PAGE

Keeping Secrets in the Dark

I have to confess, I don’t really understand why the Supreme Court justices are so tweaked about the leak of a draft ruling on Roe v. Wade.

Let’s leave abortion out of this for a moment. Let’s make it about abolishing some obscure turn of law adopted as a precedent in the early 1800’s requiring porcelain garden gnomes to be placed front of government buildings. (I just made that up, by the way.)

Someone — someone — then leaks a draft of the Supreme Court opinion that abolishes the Garden Gnome Precedent.

RAGE! The Sanctity of the Court has been compromised! No one in the Court can be trusted! Who leaked this document? Search out the vile miscreant! SOMEONE NEEDS TO PAY! We can only hope and pray that The People will not lose ALL TRUST in the Court because of this! ARRRGGGHHHHH!

Seriously?

When people start to distrust the courts, it is (and has always been, and will always be, in all times and all places, forever and ever) the result of the Court repeatedly handing down shit decisions.

The real issue here appears to be that the Court was “outed” over a shit decision in-the-making before they had the chance to pass it off as settled law. In this regard, it is a bit like the failed coup of January 6, 2020. When you attempt to overthrow the government, the goal is to get it over with before anyone catches on. Otherwise, it turns into “for want of a nail,” and all that.

When you intend to hand down a shit decision from the Supreme Court, it’s useful to keep it secret until it’s a done deal.

All this outrage from Alito and Thomas in itself seems to me a plausible reason to distrust the Court. Something is distinctly off. Like opening the door to your son’s room to tell him dinner is ready, and when a cloud smelling of skunk and mint wafts out, he launches into a screaming rage about “privacy.”

It isn’t about privacy.

In other words, I think all this rage and pouting is really about the fact that the very justices who wrote the draft already know it’s a shit ruling. It would not matter if it were about abortion, or porcelain garden gnomes. The court understands perfectly well that it is trying to wrap the law around something indefensible, and now that it’s out in the open, they are going to have to face the wrath and distrust of The People before they’ve managed to make it a done deal.

So let’s talk a little about the history of both the nation and the Court.

There have been two fundamentally different models of (white) government in the US since the Europeans arrived.

The first — the earliest — consisted of entirely autonomous colonies (subject to European rule, but like mobsters, if you keep them paid, they leave you alone), which gradually expanded, consolidated, and became the original thirteen states of the US. The Articles of Confederation, adopted in 1777, bound these thirteen states together as a Confederation. In 1789, the Articles of Confederation were replaced by the US Constitution.

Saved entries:
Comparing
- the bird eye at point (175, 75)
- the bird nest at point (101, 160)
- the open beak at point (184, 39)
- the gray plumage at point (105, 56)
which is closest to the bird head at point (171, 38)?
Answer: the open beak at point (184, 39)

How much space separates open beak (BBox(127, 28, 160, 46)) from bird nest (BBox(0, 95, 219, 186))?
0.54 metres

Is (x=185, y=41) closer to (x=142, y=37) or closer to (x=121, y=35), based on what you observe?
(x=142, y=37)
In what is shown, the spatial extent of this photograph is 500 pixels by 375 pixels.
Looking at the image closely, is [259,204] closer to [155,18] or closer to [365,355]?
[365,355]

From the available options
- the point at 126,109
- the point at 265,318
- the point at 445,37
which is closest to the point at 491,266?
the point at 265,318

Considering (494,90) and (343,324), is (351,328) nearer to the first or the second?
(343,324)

DIRECTION A
Output the passage of the essay on the Supreme Court leak that runs from "So let’s talk" down to "the US Constitution.".
DIRECTION B
Show each line of the entries that contains the word "beak", treating uppercase and lowercase letters as different.
The essay and the saved entries are separate material with no connection to each other.

WRITTEN ANSWER A
So let’s talk a little about the history of both the nation and the Court.

There have been two fundamentally different models of (white) government in the US since the Europeans arrived.

The first — the earliest — consisted of entirely autonomous colonies (subject to European rule, but like mobsters, if you keep them paid, they leave you alone), which gradually expanded, consolidated, and became the original thirteen states of the US. The Articles of Confederation, adopted in 1777, bound these thirteen states together as a Confederation. In 1789, the Articles of Confederation were replaced by the US Constitution.

WRITTEN ANSWER B
- the open beak at point (184, 39)
Answer: the open beak at point (184, 39)
How much space separates open beak (BBox(127, 28, 160, 46)) from bird nest (BBox(0, 95, 219, 186))?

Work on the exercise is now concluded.